The state-of-the-art in 3D orebody modelling: a case study of KDC East gold mine, South Africa

Abstract

The state-of-the-art in 3D modelling of the structurally complex orebody begins with (1) 3D seismic imaging, (2) horizon picking, (3) data conditioning, (4) fault detection, (5) fault-horizon projection, (6) data integration, and (7) statistical analysis. A variety of 3D seismic imaging and interpretation techniques have played an integral part in improving the quality of the orebody modelling for deep mineral mining industries. This paper presents the world-class model of the VCR orebody across KDC East gold mines (Witwatersrand Basin) as derived from the 3D seismic reflection data, underground geological mapping, and exploration boreholes.
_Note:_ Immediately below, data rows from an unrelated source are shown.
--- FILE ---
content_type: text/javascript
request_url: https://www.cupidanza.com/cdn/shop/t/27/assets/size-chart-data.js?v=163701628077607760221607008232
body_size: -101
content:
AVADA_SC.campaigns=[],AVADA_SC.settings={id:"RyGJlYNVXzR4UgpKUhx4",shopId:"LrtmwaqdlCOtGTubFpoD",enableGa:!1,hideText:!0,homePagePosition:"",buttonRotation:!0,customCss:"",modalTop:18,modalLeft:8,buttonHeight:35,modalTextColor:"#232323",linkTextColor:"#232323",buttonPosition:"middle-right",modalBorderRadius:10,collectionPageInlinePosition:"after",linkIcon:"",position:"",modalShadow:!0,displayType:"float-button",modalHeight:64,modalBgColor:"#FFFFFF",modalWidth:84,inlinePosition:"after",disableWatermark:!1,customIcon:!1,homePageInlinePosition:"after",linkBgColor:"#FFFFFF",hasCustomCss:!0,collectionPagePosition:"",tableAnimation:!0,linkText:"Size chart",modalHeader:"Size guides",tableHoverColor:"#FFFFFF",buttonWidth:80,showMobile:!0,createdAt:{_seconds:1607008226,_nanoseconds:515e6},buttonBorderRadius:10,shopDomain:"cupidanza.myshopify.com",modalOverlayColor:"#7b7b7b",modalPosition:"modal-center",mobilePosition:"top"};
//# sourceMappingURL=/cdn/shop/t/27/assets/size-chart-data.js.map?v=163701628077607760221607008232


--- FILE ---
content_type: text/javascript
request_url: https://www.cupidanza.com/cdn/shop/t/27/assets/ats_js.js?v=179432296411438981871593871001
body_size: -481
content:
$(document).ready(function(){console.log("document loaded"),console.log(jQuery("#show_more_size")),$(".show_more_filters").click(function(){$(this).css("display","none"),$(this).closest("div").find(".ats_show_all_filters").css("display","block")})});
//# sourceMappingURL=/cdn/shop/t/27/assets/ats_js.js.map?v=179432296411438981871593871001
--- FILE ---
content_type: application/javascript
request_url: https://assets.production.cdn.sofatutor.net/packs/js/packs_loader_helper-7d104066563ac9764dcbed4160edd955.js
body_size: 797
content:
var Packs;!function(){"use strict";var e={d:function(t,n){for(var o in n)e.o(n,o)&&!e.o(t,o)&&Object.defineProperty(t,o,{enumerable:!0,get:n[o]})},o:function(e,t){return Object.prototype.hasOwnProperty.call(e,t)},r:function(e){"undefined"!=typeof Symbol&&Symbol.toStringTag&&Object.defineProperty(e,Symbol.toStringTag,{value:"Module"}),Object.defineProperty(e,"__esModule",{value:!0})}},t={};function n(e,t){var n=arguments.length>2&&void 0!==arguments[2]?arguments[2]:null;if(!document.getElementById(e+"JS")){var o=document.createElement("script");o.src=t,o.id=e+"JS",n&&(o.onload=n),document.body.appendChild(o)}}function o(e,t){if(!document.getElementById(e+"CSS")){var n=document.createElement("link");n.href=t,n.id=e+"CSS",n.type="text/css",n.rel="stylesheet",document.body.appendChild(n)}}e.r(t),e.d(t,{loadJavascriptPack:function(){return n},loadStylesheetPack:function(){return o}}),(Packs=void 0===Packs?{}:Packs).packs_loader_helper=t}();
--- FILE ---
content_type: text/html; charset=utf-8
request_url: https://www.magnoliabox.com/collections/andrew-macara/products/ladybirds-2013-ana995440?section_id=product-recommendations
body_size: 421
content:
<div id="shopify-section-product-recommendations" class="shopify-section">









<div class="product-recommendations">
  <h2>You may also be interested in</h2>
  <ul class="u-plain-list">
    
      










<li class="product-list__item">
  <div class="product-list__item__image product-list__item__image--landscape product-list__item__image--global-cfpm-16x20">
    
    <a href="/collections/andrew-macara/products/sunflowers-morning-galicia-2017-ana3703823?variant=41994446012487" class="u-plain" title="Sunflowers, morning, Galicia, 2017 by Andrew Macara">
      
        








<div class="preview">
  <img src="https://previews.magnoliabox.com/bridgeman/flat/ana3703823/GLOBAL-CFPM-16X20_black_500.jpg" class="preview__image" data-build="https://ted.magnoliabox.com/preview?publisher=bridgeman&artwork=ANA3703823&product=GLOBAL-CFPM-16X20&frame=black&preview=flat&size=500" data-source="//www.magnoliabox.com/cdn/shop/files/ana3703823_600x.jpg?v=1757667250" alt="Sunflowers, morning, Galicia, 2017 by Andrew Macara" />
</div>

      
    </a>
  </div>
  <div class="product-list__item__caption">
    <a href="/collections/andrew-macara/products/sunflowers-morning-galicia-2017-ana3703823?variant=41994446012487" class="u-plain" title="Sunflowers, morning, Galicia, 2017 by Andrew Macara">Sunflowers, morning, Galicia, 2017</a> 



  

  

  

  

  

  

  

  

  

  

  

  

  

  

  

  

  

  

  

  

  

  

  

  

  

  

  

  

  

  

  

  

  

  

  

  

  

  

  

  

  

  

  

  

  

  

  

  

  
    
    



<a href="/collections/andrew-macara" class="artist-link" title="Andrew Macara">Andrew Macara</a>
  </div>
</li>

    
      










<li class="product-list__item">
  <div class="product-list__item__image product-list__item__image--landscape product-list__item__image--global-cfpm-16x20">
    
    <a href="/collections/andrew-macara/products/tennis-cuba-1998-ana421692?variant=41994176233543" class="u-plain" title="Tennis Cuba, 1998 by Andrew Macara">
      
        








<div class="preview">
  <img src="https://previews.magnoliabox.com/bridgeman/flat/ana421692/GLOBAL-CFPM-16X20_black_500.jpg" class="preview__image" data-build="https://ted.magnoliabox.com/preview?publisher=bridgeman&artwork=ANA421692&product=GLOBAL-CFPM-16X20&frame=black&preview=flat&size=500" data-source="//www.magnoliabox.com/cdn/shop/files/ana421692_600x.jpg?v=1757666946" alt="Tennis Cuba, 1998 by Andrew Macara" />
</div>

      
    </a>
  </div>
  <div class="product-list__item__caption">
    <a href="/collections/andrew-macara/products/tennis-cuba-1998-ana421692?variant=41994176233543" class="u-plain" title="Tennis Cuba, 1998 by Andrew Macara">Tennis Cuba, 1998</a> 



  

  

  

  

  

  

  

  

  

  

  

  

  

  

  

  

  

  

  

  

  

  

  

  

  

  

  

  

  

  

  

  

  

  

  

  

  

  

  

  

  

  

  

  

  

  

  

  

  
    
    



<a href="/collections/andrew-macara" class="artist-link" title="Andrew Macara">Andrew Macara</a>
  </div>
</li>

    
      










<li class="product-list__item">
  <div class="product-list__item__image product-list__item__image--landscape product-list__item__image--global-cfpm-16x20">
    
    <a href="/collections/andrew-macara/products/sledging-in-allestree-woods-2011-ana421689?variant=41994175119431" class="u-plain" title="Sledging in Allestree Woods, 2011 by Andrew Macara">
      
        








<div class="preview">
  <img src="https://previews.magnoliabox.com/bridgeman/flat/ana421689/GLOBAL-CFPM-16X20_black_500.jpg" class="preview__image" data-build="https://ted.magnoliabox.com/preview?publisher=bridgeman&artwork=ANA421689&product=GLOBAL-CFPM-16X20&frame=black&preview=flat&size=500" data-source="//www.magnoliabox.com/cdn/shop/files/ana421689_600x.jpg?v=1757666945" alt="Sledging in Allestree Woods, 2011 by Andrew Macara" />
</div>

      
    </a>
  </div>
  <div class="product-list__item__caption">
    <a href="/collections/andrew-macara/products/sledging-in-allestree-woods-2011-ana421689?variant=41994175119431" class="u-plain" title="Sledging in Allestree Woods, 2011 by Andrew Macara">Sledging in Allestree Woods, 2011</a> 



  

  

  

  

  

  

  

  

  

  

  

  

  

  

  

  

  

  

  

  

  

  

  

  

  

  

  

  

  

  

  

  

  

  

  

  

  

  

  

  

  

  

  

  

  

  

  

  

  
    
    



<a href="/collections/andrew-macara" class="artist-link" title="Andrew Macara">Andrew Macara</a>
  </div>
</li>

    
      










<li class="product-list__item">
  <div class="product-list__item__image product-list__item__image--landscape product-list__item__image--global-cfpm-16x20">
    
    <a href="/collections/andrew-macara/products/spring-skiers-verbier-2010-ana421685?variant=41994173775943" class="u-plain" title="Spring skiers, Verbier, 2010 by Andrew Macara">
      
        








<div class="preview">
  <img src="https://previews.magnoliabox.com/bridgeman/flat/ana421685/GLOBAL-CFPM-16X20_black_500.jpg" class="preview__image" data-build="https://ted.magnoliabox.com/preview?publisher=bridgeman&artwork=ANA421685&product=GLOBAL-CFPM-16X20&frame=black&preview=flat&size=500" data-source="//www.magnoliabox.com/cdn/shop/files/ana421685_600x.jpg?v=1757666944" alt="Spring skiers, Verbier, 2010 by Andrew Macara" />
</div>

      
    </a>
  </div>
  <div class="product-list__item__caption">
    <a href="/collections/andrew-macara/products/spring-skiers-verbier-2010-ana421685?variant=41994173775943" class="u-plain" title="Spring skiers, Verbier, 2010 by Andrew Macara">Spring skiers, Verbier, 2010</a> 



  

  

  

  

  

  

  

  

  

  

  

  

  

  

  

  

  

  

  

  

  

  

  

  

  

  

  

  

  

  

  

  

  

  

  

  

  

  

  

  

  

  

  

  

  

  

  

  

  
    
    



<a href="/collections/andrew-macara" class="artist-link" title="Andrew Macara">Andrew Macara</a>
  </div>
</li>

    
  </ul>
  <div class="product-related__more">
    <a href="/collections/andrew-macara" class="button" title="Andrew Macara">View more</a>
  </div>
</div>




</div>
The re-processing of the 1994 seismic data using advanced seismic imaging algorithms, such as Kirchhoff prestack time migration (KPSTM), has increased the signal-to-noise (S/N) ratio of the data. The technique has proven to be effective in imaging the steeply horizons and structures (e.g., faults, dikes) in the areas characterized by major lateral velocity variations (such as the Witwatersrand Basin), compared to finite-difference poststack migration (PSDM). The seismic attributes such as dip, dip-azimuth and edge detection have been successfully applied in delineating complex structural architectures, such as multiple fault bifurcations, intersecting and cross-cutting faults that cannot be interpreted using conventional picking on seismic sections. Consequently, these complex structures and their geometries were modeled and projected to the VCR horizon using the advanced modelling techniques derived from Non-Uniform Rational B-spline (NURBS). The computed compartment maps from the integrated data have resolved orebody compartment sizes below the dominant seismic wavelength (~124 m). Using these different techniques, a geologically reasonable 3D structural orebody model was developed. The model could be used for future mine planning and designs.